◆ Source
'''

KCC's Quizzes AQQ253 about a funny equation

8^x + 2^x = 130

Assume 2^x = t then the equation will become t^3+t-130 = 0

So possible value of t will be 5 so then equation will be (t - 5) (t^2+5t+26) = 0.

And t^2+5t+26 will give us imaginary roots because discrimant is 5*5-4*1*26 which is negative so possible value of t is 5 

Hence value of x is log5/log2 which is 2.3219

Ans 2.3219

8^x + 2^x = 130

Assume 2^x = t then the equation will become t^3+t-130 = 0

So possible value of t will be 5 so then equation will be (t - 5) (t^2+5t+26) = 0.

And t^2+5t+26 will give us imaginary roots because discrimant is 5*5-4*1*26 which is negative so possible value of t is 5 

Hence value of x is log5/log2 which is 2.3219

Ans 2.3219

Thnaks Sona22 fr your prompt feedback!

Yes, 2.3219 is indeed a solution to the equation. BUT there are others! The question was saying all the possible solutions for x (not necessarily real numbers!). may be you can retreive them?

'''

◆ Supplied information
'''

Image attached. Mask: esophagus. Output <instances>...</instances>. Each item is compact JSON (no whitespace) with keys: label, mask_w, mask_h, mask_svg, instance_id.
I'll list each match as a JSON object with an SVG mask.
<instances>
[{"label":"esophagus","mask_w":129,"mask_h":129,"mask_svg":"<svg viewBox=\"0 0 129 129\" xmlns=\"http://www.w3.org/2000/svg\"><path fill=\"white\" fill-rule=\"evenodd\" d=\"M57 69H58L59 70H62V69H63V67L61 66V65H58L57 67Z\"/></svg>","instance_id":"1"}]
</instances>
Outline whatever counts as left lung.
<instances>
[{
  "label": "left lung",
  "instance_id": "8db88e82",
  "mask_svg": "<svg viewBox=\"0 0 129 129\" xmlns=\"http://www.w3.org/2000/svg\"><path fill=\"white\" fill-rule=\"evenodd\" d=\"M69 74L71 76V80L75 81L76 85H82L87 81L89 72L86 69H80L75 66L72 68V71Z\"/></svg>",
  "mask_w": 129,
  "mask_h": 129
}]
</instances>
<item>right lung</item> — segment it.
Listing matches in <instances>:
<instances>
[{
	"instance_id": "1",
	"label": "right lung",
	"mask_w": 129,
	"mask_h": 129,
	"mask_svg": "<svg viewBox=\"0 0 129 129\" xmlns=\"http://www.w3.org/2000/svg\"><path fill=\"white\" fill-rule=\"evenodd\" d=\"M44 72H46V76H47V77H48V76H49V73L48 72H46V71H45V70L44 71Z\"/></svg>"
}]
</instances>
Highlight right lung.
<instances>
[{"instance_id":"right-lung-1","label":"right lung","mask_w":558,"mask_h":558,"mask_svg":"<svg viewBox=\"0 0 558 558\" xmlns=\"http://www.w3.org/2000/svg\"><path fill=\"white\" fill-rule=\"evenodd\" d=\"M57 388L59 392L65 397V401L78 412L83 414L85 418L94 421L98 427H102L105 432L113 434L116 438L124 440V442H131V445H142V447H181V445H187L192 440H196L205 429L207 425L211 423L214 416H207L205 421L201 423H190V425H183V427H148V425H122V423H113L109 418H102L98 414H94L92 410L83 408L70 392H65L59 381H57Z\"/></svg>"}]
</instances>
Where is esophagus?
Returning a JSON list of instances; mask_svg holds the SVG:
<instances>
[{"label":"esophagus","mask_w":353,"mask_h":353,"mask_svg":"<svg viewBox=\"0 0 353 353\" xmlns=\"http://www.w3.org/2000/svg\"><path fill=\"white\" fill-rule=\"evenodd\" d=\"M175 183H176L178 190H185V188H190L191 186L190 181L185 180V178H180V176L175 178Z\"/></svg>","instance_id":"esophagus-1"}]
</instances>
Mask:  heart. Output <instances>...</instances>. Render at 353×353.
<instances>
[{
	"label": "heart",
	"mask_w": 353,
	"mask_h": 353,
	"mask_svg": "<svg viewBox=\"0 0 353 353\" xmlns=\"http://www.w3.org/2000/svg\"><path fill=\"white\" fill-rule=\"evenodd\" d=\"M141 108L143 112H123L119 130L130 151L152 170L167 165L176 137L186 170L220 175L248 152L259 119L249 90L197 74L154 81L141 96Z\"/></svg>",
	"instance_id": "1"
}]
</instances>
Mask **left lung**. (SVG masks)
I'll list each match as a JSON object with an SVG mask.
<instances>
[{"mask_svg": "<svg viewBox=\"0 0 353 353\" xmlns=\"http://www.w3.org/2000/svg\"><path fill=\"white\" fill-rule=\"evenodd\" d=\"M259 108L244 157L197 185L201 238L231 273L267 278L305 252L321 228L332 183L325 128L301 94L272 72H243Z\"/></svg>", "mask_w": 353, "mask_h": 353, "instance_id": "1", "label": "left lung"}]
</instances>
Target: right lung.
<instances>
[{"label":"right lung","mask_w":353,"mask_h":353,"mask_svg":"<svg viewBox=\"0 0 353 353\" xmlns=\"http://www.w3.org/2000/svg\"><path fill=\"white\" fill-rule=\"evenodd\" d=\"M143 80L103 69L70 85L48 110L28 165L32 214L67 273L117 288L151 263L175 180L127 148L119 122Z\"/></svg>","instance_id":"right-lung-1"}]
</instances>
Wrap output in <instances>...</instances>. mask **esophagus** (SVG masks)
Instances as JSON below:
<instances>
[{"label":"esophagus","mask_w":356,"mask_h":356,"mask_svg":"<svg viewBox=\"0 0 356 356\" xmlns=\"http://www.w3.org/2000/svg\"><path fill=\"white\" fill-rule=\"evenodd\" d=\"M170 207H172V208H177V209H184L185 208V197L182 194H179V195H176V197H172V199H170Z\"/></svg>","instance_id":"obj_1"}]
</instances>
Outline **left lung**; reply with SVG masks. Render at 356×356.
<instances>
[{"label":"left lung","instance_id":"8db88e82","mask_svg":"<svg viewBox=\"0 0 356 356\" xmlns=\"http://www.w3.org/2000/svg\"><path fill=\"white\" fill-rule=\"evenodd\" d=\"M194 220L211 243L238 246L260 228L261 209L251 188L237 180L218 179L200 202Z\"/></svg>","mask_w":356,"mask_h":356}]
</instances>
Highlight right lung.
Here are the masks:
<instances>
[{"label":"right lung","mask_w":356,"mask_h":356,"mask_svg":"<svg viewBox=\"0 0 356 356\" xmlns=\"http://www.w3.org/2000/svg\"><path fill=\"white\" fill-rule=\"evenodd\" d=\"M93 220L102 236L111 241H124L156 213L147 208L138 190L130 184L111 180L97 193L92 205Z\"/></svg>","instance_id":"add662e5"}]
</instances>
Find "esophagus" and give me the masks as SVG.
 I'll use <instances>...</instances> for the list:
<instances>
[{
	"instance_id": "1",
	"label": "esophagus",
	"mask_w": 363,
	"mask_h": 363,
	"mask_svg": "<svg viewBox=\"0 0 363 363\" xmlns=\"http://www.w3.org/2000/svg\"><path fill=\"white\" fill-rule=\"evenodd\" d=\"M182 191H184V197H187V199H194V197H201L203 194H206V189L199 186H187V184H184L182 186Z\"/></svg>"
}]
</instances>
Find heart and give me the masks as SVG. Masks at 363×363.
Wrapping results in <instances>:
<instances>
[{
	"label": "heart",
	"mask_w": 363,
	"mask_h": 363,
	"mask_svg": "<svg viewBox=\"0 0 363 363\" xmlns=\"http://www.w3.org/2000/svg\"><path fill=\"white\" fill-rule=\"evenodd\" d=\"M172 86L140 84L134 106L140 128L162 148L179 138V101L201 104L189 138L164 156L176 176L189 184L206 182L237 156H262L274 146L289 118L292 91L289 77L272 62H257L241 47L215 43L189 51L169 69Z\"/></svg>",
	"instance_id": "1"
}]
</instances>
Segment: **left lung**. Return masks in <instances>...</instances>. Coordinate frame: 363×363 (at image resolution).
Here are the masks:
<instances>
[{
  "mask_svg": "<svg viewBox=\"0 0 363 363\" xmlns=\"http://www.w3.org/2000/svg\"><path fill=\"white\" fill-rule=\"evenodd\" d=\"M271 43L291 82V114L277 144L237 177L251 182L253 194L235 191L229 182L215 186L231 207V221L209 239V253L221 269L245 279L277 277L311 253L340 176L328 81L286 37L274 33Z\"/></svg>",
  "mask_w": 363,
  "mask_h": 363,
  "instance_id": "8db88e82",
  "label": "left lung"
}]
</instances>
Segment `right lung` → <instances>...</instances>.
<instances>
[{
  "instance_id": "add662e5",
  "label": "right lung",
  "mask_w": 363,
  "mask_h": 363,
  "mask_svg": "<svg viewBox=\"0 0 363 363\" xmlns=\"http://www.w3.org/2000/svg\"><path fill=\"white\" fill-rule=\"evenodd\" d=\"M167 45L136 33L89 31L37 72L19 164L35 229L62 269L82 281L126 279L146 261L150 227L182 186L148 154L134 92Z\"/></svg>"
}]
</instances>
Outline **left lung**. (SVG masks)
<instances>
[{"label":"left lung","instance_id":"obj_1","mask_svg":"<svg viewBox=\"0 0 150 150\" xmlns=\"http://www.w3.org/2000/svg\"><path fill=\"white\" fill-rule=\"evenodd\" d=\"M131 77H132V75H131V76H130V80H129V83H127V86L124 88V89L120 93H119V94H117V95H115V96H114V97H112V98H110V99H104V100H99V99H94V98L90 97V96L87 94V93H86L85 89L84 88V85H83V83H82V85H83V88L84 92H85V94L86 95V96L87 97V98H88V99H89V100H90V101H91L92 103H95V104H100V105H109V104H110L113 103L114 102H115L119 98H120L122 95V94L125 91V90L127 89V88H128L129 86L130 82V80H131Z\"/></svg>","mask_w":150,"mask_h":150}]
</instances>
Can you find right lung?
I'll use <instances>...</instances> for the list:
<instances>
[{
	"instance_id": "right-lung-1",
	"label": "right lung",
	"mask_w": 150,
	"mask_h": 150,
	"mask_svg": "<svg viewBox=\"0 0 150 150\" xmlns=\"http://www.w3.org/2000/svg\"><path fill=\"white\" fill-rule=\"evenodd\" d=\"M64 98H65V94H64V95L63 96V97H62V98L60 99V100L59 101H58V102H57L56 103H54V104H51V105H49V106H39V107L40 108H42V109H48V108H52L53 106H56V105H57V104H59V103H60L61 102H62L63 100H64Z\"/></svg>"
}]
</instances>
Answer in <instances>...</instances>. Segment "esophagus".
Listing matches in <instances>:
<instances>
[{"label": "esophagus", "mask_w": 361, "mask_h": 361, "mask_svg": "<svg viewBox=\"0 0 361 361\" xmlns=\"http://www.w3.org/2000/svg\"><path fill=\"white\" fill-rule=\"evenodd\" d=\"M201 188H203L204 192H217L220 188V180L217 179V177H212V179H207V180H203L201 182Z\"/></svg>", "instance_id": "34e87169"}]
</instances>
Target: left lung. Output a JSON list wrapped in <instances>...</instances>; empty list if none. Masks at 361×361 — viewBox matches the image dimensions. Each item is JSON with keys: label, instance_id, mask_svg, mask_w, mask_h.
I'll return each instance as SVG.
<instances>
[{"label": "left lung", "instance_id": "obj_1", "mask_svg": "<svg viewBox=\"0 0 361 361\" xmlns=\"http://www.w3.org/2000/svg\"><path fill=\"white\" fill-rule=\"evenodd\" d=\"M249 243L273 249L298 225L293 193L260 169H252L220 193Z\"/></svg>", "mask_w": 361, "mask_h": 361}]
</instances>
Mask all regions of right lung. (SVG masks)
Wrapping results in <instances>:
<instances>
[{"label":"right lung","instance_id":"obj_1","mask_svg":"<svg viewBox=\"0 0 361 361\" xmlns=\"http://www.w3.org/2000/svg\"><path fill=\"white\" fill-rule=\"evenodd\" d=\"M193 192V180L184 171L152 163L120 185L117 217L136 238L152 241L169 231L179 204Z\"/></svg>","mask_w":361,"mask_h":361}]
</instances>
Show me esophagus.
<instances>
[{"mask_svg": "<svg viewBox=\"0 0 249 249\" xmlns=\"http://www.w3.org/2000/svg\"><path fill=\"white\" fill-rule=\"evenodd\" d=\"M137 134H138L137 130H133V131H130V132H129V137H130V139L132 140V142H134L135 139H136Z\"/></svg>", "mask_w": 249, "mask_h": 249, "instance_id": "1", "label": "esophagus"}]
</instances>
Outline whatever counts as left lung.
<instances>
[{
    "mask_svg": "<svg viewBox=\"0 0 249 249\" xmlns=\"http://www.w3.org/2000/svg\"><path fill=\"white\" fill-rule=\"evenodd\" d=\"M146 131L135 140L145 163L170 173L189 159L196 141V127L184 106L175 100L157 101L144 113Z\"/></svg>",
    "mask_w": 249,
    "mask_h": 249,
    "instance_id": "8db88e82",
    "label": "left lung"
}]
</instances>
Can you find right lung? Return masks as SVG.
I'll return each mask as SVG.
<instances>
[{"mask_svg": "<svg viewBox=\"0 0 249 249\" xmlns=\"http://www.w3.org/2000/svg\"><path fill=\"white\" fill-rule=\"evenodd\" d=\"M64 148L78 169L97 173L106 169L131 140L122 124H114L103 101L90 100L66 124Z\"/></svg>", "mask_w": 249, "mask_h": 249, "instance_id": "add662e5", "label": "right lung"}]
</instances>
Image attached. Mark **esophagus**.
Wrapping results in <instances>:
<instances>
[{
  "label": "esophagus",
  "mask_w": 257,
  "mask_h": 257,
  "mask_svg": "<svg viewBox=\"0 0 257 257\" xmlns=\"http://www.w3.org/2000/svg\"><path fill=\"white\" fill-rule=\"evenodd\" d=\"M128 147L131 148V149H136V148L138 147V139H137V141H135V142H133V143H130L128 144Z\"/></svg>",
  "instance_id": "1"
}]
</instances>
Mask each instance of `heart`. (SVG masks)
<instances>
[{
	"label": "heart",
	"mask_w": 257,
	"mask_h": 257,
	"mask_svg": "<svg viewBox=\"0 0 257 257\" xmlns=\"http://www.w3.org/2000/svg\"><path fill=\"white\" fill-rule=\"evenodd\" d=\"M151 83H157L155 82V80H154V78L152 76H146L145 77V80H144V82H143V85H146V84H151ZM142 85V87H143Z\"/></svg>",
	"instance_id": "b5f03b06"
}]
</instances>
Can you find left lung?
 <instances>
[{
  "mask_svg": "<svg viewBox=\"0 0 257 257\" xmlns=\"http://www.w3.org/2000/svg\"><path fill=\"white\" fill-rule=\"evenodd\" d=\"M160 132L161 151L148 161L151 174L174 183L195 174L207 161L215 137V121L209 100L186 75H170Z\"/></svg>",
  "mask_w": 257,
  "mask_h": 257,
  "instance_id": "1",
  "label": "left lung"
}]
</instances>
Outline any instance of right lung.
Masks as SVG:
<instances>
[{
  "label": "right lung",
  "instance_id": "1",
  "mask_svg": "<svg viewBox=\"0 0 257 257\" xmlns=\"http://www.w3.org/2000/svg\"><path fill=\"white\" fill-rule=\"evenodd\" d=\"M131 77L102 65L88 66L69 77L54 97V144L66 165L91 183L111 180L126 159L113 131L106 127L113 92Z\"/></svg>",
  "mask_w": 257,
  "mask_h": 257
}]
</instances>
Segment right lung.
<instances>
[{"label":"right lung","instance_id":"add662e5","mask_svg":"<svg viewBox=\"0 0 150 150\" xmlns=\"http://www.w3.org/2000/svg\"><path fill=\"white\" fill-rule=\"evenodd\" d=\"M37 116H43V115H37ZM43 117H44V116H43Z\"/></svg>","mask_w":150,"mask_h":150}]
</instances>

'''

◆ Your task
Carry on the forum thread above about solving 8^x + 2^x = 130, starting right after its final sentence.

◆ Task response
So we can get value of t as (-5+i√79) /2 and  (-5-i√79) /2 so value of x will be log( -5+i√79) /2*log2 and  (-5-i√79) /2*log2.

Not sure if we can calculate further. 

If we can please help me know more about that. 

Use the Euler transformation:   a + b i   =  r*exp(i*t)    with r^2  = a^ + b^2   and t is the angle with a base "a" and a rise "b". 
                                                 
So  ln(a+bi)  =  ln( r*exp(it)) = ln(r) + ln(exp( i*t ))  =  ln(r)  +  i*t  

(Euler transform is like to transform a point to polar coordinate  from its cartesian coordinates (real and imaginary axis))

Yes! @Sina22! You get it. The expressions fo the 2 complex values can be simplified as -2.5 +/- i 4.4444

Congratulation!